Liz Truss to freeze energy bills at £2,500 a year average, funded by borrowing

PM announces £150bn scheme and resumption of fracking as she pledges to tackle root causes of crisis

Liz Truss has set out plans to freeze energy bills at an average of £2,500 a year for two years, as part of a package of support for homes and businesses that marks one of the biggest government interventions since the financial crisis.

In her first big act as prime minister, Truss said the government would fund the scheme to reduce the unit cost of energy through increased borrowing. The initiative is forecast to involve the transfer of £150bn in taxpayer funds to energy suppliers to make up the difference between what they pay for power in the wholesale markets, and the capped consumer price. Whitehall sources said official estimates would not come until a fiscal statement from the chancellor, Kwasi Kwarteng, expected later this month.

Truss will temporarily remove green levies worth about £150 a year on average from household bills. Her scheme will cover England, Scotland and Wales, but something similar is expected to follow in Northern Ireland.


Truss also announced schemes she said would increase energy resilience, including launching a new round of about 100 new oil and gas licences and lifting the moratorium on fracking for shale gas, as well as accelerating new sources of energy supply, including nuclear, wind and solar.

The prime minister said the average household would save £1,000 in total from October because of the price reduction, added on top of the £400 discount previously announced under Boris Johnson.

In a chaotic, much-interrupted speech to the Commons on Thursday morning, Truss said: “This government is moving immediately to introduce a new energy price guarantee that will give people certainty on energy bills, it will curb inflation and boost growth.

“This will save a typical household £1,000 a year. It comes in addition to the £400 energy bills support scheme. This guarantee supersedes the Ofgem price cap and has been agreed with energy retailers.”


For businesses and public sector bodies such as schools and charities, a sixth-month scheme will offer what was termed “equivalent support” to that for households, with a review in three months about how it could be better targeted.

However, Truss stopped short of asking consumers and businesses to cut back on their energy use amid fears over blackouts this winter. Some European governments have enforced energy rationing since Russia began cutting gas supplies.

She also ruled out paying for the scheme by extending a windfall tax on energy on the super-profits of energy suppliers.

Responding for Labour, Keir Starmer condemned the decision fund the entire bailout through more government borrowing rather than raising new taxes.

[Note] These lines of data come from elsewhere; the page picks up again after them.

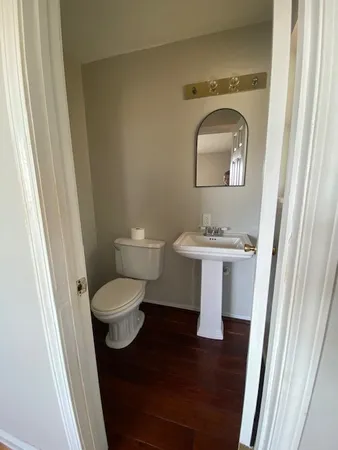 a bathroom with a toilet sink and mirror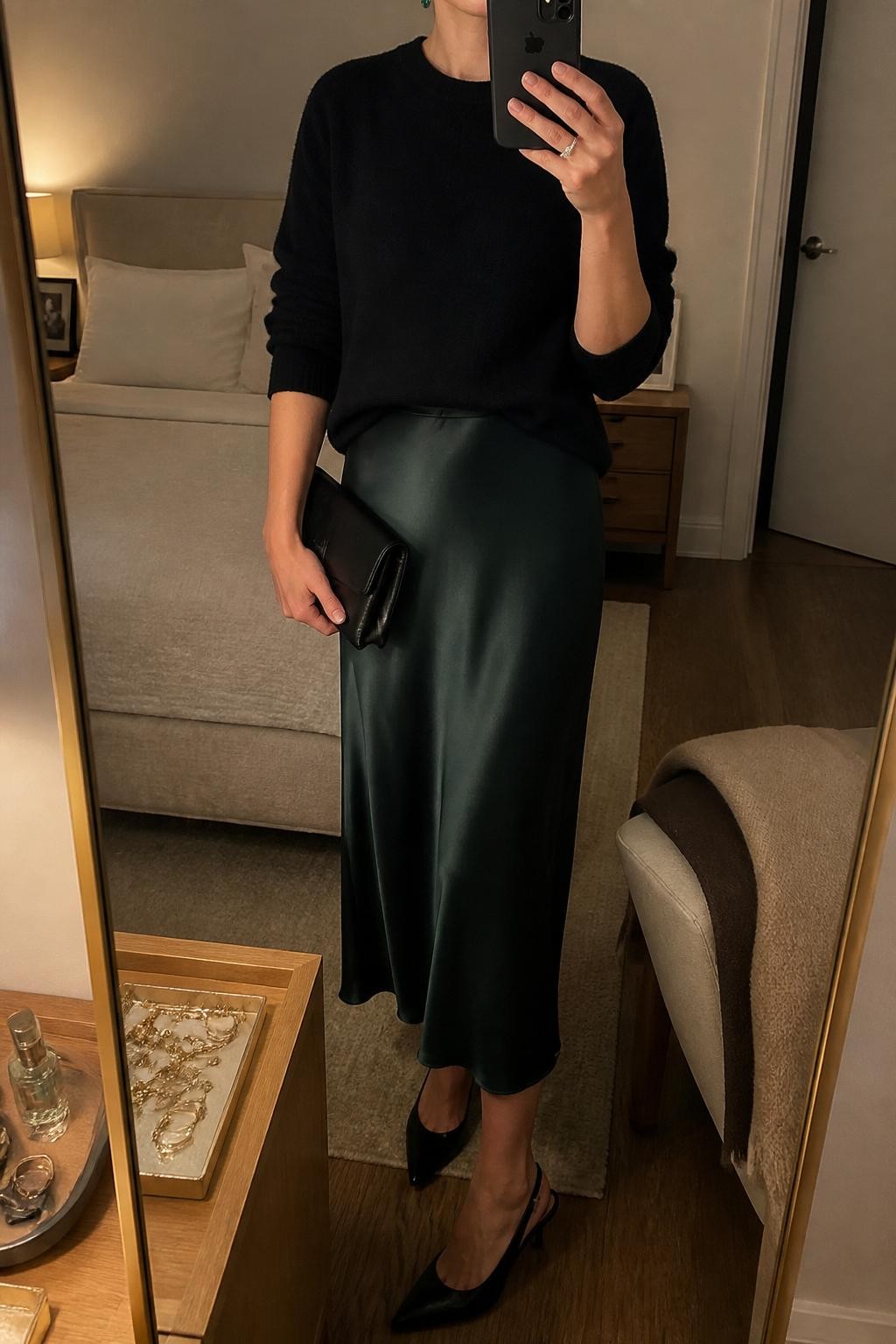 mirror selfie of a woman wearing the exact outfit described above, clearly showing a black cashmere sweater, forest green satin slip skirt, black slingback heels, emerald stud earrings, and a black clutch, holding a phone in front of a mirror, cropped at NECK so the face does not show, with a relaxed casual selfie pose, in a cozy bedroom mirror setup, warm moody lighting, with a folded blanket on a chair and a jewelry tray on the vanity, latest iPhone photo quality.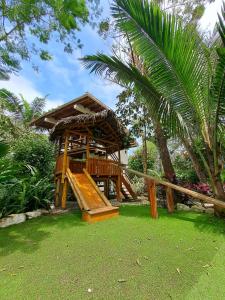 a wooden gazebo with a slide in a yard at Spondylus Lodge in Ayampe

“The prime minister is opposed to windfall taxes,” he said. “She wants to leave these vast profits on the table with one clear and obvious consequence: the bill will be picked up by working people.”

He also condemned a lack of action on insulating homes, and the focus instead on oil and gas, saying “doubling down on fossil fuels is a ludicrous answer to a fossil fuel crisis”.

Starmer said: “I’m afraid fracking and a dash for gas in the North Sea will not cut bills. Nor will they strengthen our energy security. But they will drive a coach and horses through our efforts to fight the looming climate crisis.”

The decision to renew fracking is likely to be controversial. The practice was stopped in 2019 after concern about the extent of earth tremors caused.

A British Geological Survey report into fracking, which was commissioned by the then business secretary, Kwasi Kwarteng, earlier this year, suggested “more drilling is required to establish data on shale resources and seismic impacts”.


Truss also announced a review of the government’s net zero strategy, under the “altered economic landscape”. The review is likely to raise alarm bells from environmental campaigners, but will be chaired by Chris Skidmore, who chairs the net zero group of Conservative MPs and is a key proponent of meeting the targets.

Truss told the Commons that “decades of short-term thinking” had failed to secure energy supplies, something she said had been exposed by Russia’s invasion of Ukraine.

“I’m acting immediately so people and businesses are supported over the next two years, with a new energy price guarantee, and tackling the root cause of issues by boosting domestic energy supply.”

Under the scheme, Truss pledged that households that did not pay directly for mains gas and electricity, such as those living in park homes or on heat networks, would not be worse off and said they would receive personal support through a separate fund.

Businesses and public sector organisations were to be offered a new six-month scheme of “equivalent support”, which is expected to be an intervention to subsidise the wholesale price of gas, but limited details were given about that scheme. Treasury officials expect the intervention to reduce predicted inflation by four to five points, which they said would reduce the cost of servicing debt.

A joint scheme between the Treasury and the Bank of England will offer £40bn of loans to energy suppliers to protect them from soaring wholesale costs.

In an echo of the Covid support provided for businesses, firms will be able to access capital to insure against price swings. Suppliers are concerned they face a “Lehman Brothers moment” as huge capital requirements stretch their balance sheets. The plan is intended as a “last resort” aimed at stabilising the market, the government said. Companies applying will have to prove they are in “otherwise sound financial health” and agree to certain conditions.

The government is also examining the scope of a review into reforming the regulation of energy markets as well as efforts to improve energy efficiency.